> **Prompt**
Set down exactly, and only, the lines from the one with "From the photograph, between" to the final line of the entries, both included.

══════════════════════════════

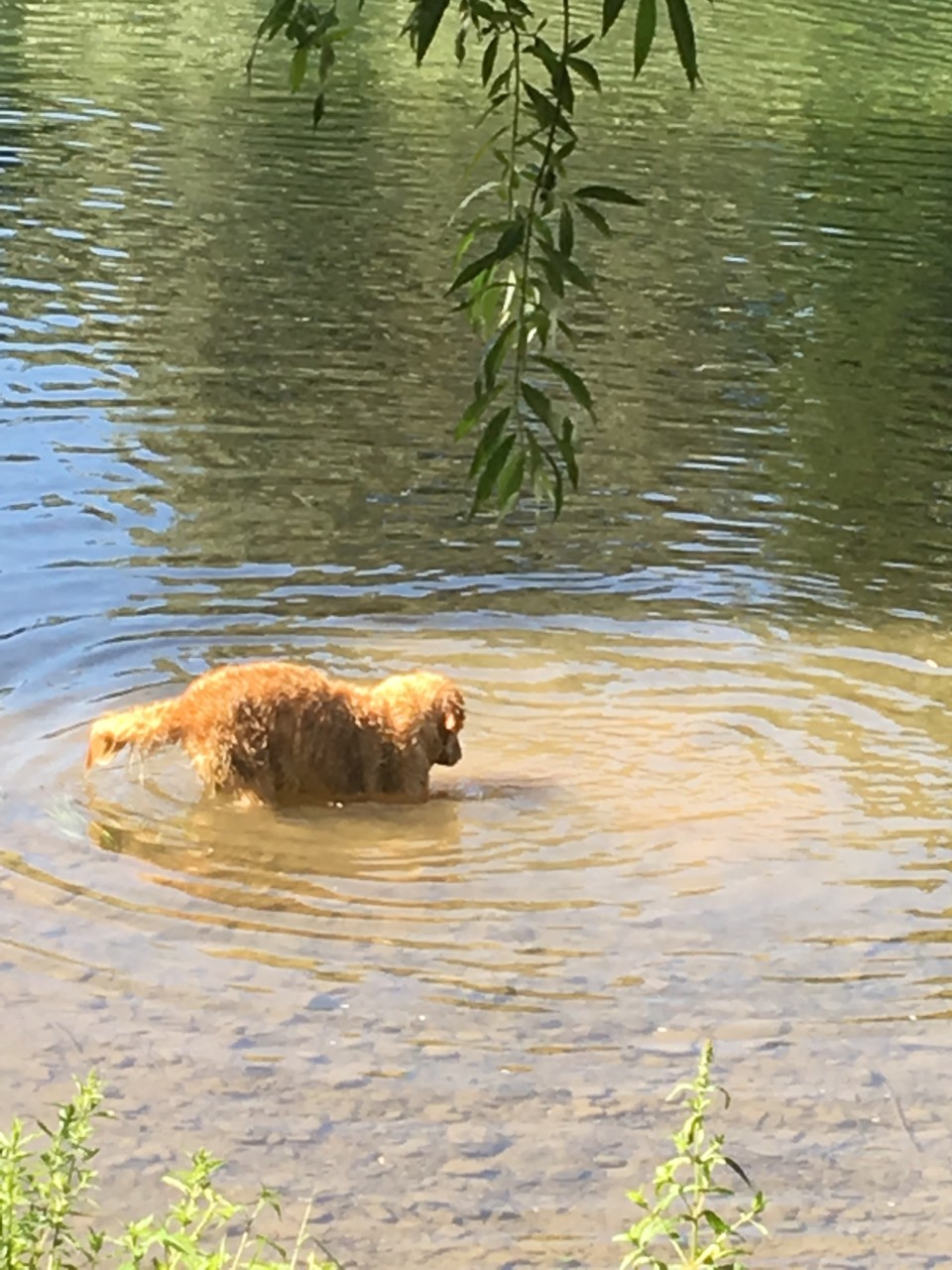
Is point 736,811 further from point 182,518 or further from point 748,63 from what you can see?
point 748,63

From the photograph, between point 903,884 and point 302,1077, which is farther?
point 903,884

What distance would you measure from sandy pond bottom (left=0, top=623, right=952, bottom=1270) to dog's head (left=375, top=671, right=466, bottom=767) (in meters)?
0.26

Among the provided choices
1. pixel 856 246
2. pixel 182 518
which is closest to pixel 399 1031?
pixel 182 518

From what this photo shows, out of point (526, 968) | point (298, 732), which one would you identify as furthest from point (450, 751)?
point (526, 968)

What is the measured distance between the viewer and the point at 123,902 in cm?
657

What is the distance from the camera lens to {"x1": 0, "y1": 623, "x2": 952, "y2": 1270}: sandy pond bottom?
5234 millimetres

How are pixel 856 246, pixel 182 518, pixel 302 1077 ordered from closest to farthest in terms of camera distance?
1. pixel 302 1077
2. pixel 182 518
3. pixel 856 246

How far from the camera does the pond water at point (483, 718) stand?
5.48 metres

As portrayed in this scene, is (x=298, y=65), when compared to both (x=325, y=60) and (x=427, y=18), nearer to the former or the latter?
(x=325, y=60)

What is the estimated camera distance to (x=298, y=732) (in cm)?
739

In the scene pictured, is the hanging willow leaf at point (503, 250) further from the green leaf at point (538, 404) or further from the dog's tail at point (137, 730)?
the dog's tail at point (137, 730)

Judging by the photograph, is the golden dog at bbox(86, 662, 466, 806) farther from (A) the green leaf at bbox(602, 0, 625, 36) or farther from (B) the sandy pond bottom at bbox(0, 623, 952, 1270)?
(A) the green leaf at bbox(602, 0, 625, 36)

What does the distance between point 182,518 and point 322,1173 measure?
5.85 meters

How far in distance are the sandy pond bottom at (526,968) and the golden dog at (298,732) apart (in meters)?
0.16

══════════════════════════════

> **Exercise result**
From the photograph, between point 903,884 and point 302,1077, which is farther?
point 903,884

What distance would you measure from sandy pond bottom (left=0, top=623, right=952, bottom=1270) to dog's head (left=375, top=671, right=466, bottom=767) (in meters)?
0.26

Among the provided choices
1. pixel 856 246
2. pixel 182 518
which is closest to pixel 399 1031?
pixel 182 518

From what this photo shows, out of point (526, 968) | point (298, 732), which one would you identify as furthest from point (450, 751)?
point (526, 968)

What is the measured distance between the viewer and the point at 123,902 in cm?
657

What is the distance from the camera lens to {"x1": 0, "y1": 623, "x2": 952, "y2": 1270}: sandy pond bottom?
5234 millimetres

How are pixel 856 246, pixel 182 518, pixel 302 1077 ordered from closest to farthest in terms of camera distance?
1. pixel 302 1077
2. pixel 182 518
3. pixel 856 246

How far from the camera does the pond water at point (483, 718) stand?
5.48 metres

As portrayed in this scene, is (x=298, y=65), when compared to both (x=325, y=60) and (x=427, y=18), nearer to the former or the latter?
(x=325, y=60)

What is the estimated camera distance to (x=298, y=732) (in cm)?
739

In the scene pictured, is the hanging willow leaf at point (503, 250) further from the green leaf at point (538, 404) or further from the dog's tail at point (137, 730)?
the dog's tail at point (137, 730)

Judging by the photograph, is the golden dog at bbox(86, 662, 466, 806) farther from (A) the green leaf at bbox(602, 0, 625, 36) or farther from (B) the sandy pond bottom at bbox(0, 623, 952, 1270)?
(A) the green leaf at bbox(602, 0, 625, 36)

What does the distance between point 182,518 and point 322,1173 measure?
5.85 meters

How far in distance are the sandy pond bottom at (526,968) and the golden dog at (298,732) apart (in meters)?
0.16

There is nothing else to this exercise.